#### Instruction
Copy out the lines of the items below verbatim, starting at the line that contains "From the image, which" and ending at the line that contains "12 centimetres", with both of those lines included.

#### Dataset extract
* * * * * * *
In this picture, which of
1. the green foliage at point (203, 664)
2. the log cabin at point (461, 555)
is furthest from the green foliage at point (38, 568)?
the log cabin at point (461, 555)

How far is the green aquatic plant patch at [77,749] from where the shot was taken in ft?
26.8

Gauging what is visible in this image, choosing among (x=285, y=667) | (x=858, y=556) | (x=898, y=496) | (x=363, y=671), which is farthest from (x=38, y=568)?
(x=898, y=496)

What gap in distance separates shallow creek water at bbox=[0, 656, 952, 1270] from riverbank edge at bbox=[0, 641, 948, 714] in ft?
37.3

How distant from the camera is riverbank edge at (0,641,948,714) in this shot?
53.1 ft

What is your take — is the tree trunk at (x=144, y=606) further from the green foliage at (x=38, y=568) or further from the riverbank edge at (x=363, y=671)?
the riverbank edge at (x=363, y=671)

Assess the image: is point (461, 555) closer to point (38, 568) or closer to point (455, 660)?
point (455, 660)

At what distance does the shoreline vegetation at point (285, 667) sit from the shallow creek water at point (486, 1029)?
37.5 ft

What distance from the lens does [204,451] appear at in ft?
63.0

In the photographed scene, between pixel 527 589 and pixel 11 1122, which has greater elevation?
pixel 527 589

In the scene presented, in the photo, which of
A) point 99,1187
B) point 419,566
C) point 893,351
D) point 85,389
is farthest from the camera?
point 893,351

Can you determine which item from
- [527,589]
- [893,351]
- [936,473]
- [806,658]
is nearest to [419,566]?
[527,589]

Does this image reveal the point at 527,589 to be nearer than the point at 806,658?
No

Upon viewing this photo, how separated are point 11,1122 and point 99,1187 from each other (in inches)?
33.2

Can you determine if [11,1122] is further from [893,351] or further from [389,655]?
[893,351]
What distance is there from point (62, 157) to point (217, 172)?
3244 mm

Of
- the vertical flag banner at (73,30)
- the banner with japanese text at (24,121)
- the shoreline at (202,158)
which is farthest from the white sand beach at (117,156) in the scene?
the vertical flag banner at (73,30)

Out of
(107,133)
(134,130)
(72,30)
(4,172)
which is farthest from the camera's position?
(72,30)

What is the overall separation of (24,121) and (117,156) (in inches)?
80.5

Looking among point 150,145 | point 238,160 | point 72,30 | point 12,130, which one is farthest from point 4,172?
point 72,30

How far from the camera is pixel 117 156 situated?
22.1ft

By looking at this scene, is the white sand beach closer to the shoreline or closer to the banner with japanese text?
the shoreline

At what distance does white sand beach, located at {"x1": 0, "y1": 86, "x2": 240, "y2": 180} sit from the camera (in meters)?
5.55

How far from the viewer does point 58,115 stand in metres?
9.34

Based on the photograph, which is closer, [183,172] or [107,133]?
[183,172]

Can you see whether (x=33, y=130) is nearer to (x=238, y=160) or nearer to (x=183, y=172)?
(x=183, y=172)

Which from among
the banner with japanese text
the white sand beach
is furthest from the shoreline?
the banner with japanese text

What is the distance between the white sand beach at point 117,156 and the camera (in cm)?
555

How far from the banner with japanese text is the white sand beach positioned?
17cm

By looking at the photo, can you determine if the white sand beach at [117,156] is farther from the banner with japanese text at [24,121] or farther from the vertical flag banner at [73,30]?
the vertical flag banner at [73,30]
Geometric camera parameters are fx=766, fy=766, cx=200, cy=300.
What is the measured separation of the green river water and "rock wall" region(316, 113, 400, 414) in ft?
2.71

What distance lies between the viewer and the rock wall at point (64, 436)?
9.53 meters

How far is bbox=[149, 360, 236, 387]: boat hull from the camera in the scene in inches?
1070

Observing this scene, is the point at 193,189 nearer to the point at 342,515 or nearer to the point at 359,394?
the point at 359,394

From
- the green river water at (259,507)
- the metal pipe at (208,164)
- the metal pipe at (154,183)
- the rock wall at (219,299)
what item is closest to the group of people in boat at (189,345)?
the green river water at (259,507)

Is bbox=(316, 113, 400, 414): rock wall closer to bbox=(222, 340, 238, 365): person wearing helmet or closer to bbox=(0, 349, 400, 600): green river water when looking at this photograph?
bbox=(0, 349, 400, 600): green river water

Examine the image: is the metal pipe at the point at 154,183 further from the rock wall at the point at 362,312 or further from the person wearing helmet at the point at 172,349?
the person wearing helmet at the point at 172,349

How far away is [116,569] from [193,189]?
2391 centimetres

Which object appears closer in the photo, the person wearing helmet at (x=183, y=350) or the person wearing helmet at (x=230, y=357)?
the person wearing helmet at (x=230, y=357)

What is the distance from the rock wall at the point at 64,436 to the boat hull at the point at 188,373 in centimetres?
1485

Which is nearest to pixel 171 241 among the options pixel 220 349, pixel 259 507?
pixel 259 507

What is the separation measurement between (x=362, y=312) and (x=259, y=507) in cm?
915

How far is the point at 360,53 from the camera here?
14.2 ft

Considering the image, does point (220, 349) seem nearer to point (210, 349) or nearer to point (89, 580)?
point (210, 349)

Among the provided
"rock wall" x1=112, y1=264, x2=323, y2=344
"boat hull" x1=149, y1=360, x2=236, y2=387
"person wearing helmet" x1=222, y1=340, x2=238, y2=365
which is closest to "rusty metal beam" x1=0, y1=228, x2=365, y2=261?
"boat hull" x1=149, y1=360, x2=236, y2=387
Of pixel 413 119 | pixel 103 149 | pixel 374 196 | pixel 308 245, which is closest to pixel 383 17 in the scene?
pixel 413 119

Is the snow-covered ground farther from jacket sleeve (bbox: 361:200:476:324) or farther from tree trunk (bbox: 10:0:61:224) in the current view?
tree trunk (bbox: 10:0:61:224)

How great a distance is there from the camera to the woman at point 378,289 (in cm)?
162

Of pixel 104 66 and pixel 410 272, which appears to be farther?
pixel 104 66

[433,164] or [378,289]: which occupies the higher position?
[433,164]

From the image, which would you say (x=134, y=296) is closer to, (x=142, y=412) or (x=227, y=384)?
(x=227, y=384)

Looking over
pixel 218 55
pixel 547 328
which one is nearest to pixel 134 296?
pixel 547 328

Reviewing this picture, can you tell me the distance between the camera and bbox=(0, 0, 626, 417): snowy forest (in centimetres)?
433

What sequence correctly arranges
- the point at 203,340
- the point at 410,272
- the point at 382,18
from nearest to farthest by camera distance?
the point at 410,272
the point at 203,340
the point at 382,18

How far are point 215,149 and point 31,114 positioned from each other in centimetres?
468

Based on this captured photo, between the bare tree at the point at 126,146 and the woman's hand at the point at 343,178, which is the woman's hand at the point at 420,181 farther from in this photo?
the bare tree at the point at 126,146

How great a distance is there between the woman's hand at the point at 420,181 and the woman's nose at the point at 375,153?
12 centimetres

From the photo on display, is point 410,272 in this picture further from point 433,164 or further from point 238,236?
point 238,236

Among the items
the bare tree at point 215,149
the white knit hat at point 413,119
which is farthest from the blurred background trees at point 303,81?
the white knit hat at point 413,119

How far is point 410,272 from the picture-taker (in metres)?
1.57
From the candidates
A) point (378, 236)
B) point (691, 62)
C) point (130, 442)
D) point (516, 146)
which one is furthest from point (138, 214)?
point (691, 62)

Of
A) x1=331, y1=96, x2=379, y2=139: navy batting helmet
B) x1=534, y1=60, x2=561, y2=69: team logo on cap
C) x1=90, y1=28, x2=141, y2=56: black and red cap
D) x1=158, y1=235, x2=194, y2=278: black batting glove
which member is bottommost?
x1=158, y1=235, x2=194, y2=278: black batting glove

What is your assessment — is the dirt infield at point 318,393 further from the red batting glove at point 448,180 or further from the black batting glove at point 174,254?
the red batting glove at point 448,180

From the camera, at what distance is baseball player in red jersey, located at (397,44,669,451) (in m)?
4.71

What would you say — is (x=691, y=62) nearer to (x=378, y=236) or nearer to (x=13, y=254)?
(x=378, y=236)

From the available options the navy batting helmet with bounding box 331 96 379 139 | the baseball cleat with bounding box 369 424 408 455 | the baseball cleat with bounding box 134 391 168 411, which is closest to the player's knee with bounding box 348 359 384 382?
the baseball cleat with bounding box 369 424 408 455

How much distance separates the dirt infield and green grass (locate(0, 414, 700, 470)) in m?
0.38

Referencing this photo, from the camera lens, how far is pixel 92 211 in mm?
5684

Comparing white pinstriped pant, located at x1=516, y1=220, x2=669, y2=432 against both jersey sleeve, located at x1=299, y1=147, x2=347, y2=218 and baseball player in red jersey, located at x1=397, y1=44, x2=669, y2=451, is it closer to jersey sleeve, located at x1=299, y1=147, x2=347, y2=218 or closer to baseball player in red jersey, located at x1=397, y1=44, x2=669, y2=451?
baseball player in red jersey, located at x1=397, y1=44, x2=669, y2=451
* * * * * * *
#### Correct answer
From the image, which would you say (x=134, y=296) is closer to, (x=142, y=412) or (x=227, y=384)?
(x=227, y=384)

Looking over
pixel 218 55
pixel 547 328
which one is nearest to pixel 134 296?
pixel 547 328

Reviewing this picture, can you tell me the distance between the camera and bbox=(0, 0, 626, 417): snowy forest (in centimetres)?
433

What sequence correctly arranges
- the point at 203,340
- the point at 410,272
- the point at 382,18
from nearest to farthest by camera distance?
the point at 410,272
the point at 203,340
the point at 382,18

How far are point 215,149 and point 31,114 positioned from each other in centimetres?
468

Based on this captured photo, between the bare tree at the point at 126,146 and the woman's hand at the point at 343,178, which is the woman's hand at the point at 420,181 farther from in this photo?
the bare tree at the point at 126,146

How great a distance is there between the woman's hand at the point at 420,181 and the woman's nose at the point at 375,153?
12 centimetres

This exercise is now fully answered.